:: Problem ::
Print the passage on CHO cells under osmotic stress word for word, from "Chinese Hamster Ovary" up to and including "for protein production.".

:: Text section ::

===

Chinese Hamster Ovary (CHO) cells and other mammalian cells are commonly used as a cell culture line for biomanufacturing proteins of interest. When put under osmotic stress, these cells often display higher specific productivity (1) (2). Interestingly, with greater periods of osmotic stress, there is an increase in specific productivity but also changes in cell morphology, such as variation in cell size (3). A closer examination of cells under osmotic stress may help biomanufacturers understand the parameters for increased specific productivity and the less desirable cellular defense characteristics, leading to the identification of preferred physiological conditions for protein production.
An interesting paper discussing the matter of cell size dynamics is one in which Kiehl et al studied the cell culture populations of two CHO cell lines under osmotic stress with the use of a BD LSRII® flow cytometer, an Innovatis’ Cedex cell analyzer and Beckman Coulter’s Vi-CellTM (3). The results of the flow cytometric and Cedex analysis was the identification of two unique subpopulations with varying cell diameters when placed under different stress levels (3). An expected larger subpopulation comprised of live cells, and a unique smaller and more disperse subpopulation, which was assumed to be composed of dead cells and debris, were observed (3). To further examine this phenomenon, studies were carried out on a CHO A0 cell line culture under hyperosmotic stress, a subsequent reduction in cell viability was observed with the use of two analytical modalities (Vi-CellTM and BD LSRII®). The smaller subpopulation, that could traditionally be mistaken for non-viable cells, were in fact found to be a subpopulation of viable cells (3). Kiehl et al also made the argument that the common practice of using only the mean cell diameter of a population does not fully describe the entire cell culture dynamic nor enable understanding of other subpopulations that might be present (3). Thus, a non-Gaussian distribution for the diameters of cells was utilized in comparison with Gaussian analysis for a more accurate depiction of the subpopulations (3).

===

:: Study material ::

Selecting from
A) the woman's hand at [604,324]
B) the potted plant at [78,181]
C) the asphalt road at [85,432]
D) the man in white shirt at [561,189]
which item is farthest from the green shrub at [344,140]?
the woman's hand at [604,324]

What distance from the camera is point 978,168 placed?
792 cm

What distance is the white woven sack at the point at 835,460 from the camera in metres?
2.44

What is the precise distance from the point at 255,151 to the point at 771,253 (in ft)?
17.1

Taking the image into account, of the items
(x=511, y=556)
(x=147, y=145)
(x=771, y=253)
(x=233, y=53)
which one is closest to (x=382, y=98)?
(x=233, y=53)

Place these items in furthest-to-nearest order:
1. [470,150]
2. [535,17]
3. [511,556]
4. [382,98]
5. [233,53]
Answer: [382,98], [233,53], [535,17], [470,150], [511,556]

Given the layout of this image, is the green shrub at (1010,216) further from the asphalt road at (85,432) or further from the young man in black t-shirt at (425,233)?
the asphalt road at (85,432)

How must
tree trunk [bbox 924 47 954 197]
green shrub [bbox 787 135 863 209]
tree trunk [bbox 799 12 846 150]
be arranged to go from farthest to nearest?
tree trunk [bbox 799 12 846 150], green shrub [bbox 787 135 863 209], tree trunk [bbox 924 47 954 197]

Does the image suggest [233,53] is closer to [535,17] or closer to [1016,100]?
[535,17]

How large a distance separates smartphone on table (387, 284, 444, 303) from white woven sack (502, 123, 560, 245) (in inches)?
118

===

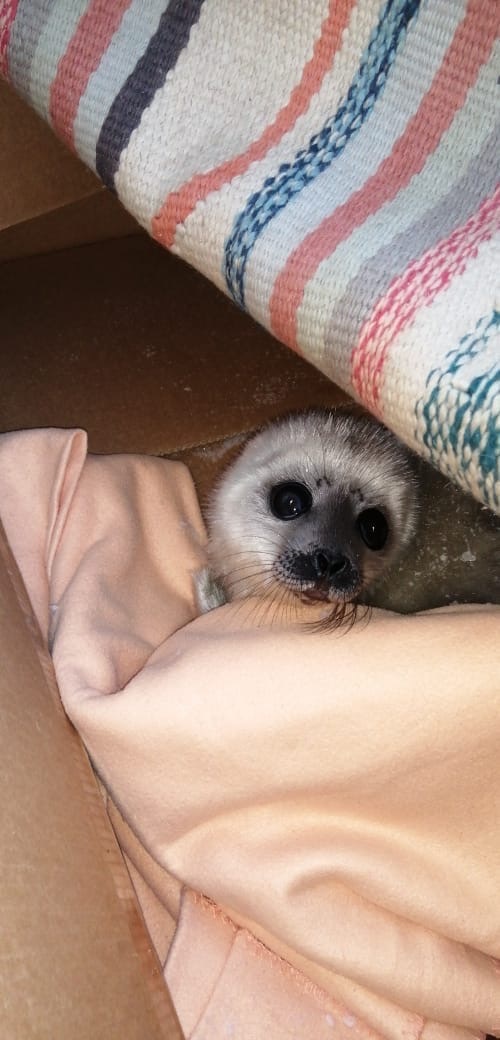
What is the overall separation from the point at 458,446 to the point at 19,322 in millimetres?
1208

===

:: Exercise answer ::
Chinese Hamster Ovary (CHO) cells and other mammalian cells are commonly used as a cell culture line for biomanufacturing proteins of interest. When put under osmotic stress, these cells often display higher specific productivity (1) (2). Interestingly, with greater periods of osmotic stress, there is an increase in specific productivity but also changes in cell morphology, such as variation in cell size (3). A closer examination of cells under osmotic stress may help biomanufacturers understand the parameters for increased specific productivity and the less desirable cellular defense characteristics, leading to the identification of preferred physiological conditions for protein production.